Sur la demande de dommages-intérêts pour procédure abusive
En ce que la saisie apparaît régulière et bien fondée, en ce que les demandes des défendeurs ont été rejetées, aucun abus n’étant caractérisé de ce fait, il convient de débouter les défendeurs de leur demande de dommages-intérêts pour procédure abusive.
Sur les frais irrépétibles et les dépens
En ce que les défendeurs se voient déboutés de leurs demandes, il convient de les condamner solidairement à payer au CIFD la somme de 4000€ au titre de l’article 700 du code de procédure civile.
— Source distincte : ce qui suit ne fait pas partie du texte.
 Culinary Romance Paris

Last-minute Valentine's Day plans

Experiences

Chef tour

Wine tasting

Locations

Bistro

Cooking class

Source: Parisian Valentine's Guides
Les dépens seront compris dans les frais soumis à taxe.
PAR CES MOTIFS
Le Juge de l’exécution statuant publiquement en premier ressort par jugement contradictoire, mis à disposition au greffe :
DECLARE irrecevable la demande de sursis à statuer de Monsieur [N] [I] et de Madame [Y] [D] ;
DECLARE prescrite la demande de nullité du prêt ;
DECLARE irrecevable la demande de nullité du prêt ;
DEBOUTE Monsieur [N] [I] et Madame [Y] [D] de leur demande de nullité du commandement de payer aux fins de saisie immobilière ;
DEBOUTE Monsieur [N] [I] et Madame [Y] [D] de leur demande de mainlevée et de radiation du commandement de payer aux fins de saisie immobilière ;
DEBOUTE Monsieur [N] [I] et Madame [Y] [D] de leur demande d’être déchargés du 95% du montant de la créance ;
DEBOUTE Monsieur [N] [I] et Madame [Y] [D] de leur demande de ramener le montant de la créance à la somme de 100 042,29 € ;
DEBOUTE Monsieur [N] [I] et Madame [Y] [D] de leur demande de fixer le montant de la créance à 5 000 € ;
DEBOUTE Monsieur [N] [I] et Madame [Y] [D] de leur demande de déchéance du droit aux intérêts du créancier ;
DEBOUTE Monsieur [N] [I] et Madame [Y] [D] de leur demande de vendre amiablement le bien saisi ;
DEBOUTE Monsieur [N] [I] et Madame [Y] [D] de leur demande d’imputer sur le capital restant dû le prix de vente ;
DEBOUTE Monsieur [N] [I] et Madame [Y] [D] de leur de dommages-intérêts pour abus de saisie ;
MENTIONNE le montant de la créance de la société CREDIT IMMOBILIER DE FRANCE DEVELOPPEMENT à la somme de 262 268,87 € avec intérêts restant à courir ;
ORDONNE la vente forcée du bien immobilier saisi figurant au commandement, sur la mise à prix et aux conditions fixées dans le cahier des conditions de vente ;
FIXE l’audience à laquelle il y sera procédé au mercredi 1er avril 2026 à 11h00 ;
DIT que le créancier poursuivant pourra organiser une visite de l’immeuble au moins 10 jours avant la vente avec, si nécessaire, l’assistance d’un Commissaire de justice, durant au moins deux heures, avec anonymat des visiteurs ;
DIT que le commissaire de justice pourra se faire assister lors des visites, de l’expert ayant établi les diagnostics imposés par la réglementation en vigueur ;
DESIGNE la SCP Christophe DARRAS, étude de commissaires de justice pour y procéder ;
DIT que le créancier poursuivant devra accomplir les formalités de publicité de la vente, conformément aux dispositions des articles R. 322-31 et suivants du Code des procédures civiles d’exécution ;
RAPPELLE qu’en application de l’article R.322-36 le créancier poursuivant est libre de procéder lui-même à la publication d’information à l’effet d’annoncer la vente, étant précisé que ces formalités n’entraîneront pas de frais pour le débiteur et ne doivent pas faire apparaître le caractère forcé de la vente ;
DIT que le coût du commandement de payer est compris dans les frais soumis à taxe ;
DIT que les dépens seront compris dans les frais soumis à taxe ;
CONDAMNE Monsieur [N] [I] et Madame [Y] [D], solidairement à payer à la société CREDIT IMMOBILIER DE FRANCE DEVELOPPEMENT la somme de 4 000 € au titre de l’article 700 du code de procédure civile ;
Ainsi dit, jugé et prononcé par mise à disposition de la décision au greffe du palais de justice de QUIMPER.